The first article in this installment presented an overview of SOAP and this article presented an overview of REST so you might have already formulated some opinions about when one technology might be better than another. It is almost like discussing politics or religion, but there are times when using one technology is better than the other.

SOAP is best when:

  • A formal contract is required between the client and server
  • There are auditing requirements (because auditing tools already exist that can parse SOAP message)
  • You are going to perform integration between components that are independently developed over a long period of time
  • Integrating with existing systems that are RPC in nature

REST is best when:

  • Scalability is of paramount concern
  • The application is dynamic and can make good use of HATEOAS
  • There are a number of direct web client consumers
  • Developing new systems in which you can control the representation of resources

Of course these are opinions, but they are based on building and deploying both types of systems over the past decade.

Conclusion

Service-Oriented Architecture (SOA) is a strategy that can be used to integrate disparate software products. Typically, an organization builds a set of services in front of existing systems (or as part of the development effort for a new system) and then other systems can integrate with the services rather than the destination system itself. In order to facilitate this interaction in an easy-to-use manner, a common service paradigm needed to be defined, which prompted the definition of the Simple Object Access Protocol (SOAP) and later REpresentational State Transfer (REST). Both SOAP and REST impact the demands placed on the operation and sustainment of the application and those operational impacts need to be understood by operations and DevOps.
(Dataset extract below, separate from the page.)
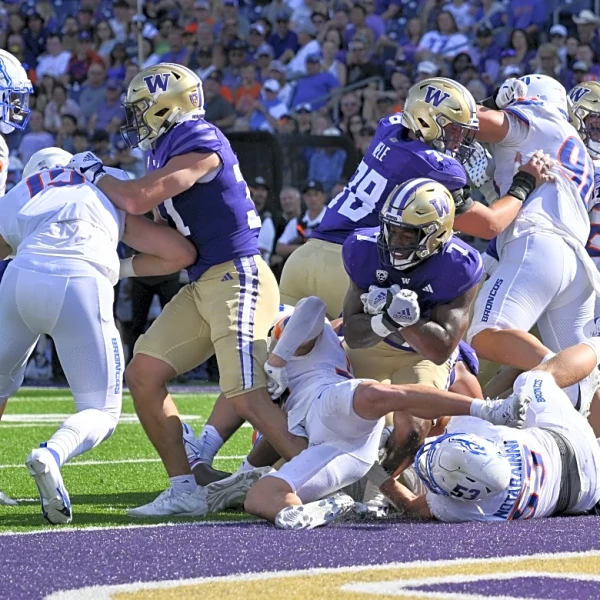 LA Bowl Preview: A Pacific Northwest affair pits Boise State against Washington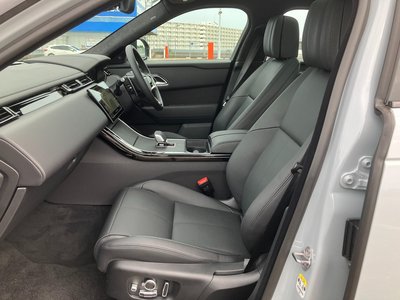 صورة مصغرة 28 لـ 2025 LAND Rover RANGE ROVER VELAR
This two-part installment on SOA presented an overview of SOAP and an overview of REST with the aim of showing you the operational impacts of each on your production environment. When working with your developers, I hope that I have given you the correct questions to ask and empowered you with a knowledge of how you are going to need to configure your deployment environment, caching solution, and web servers to support either solution.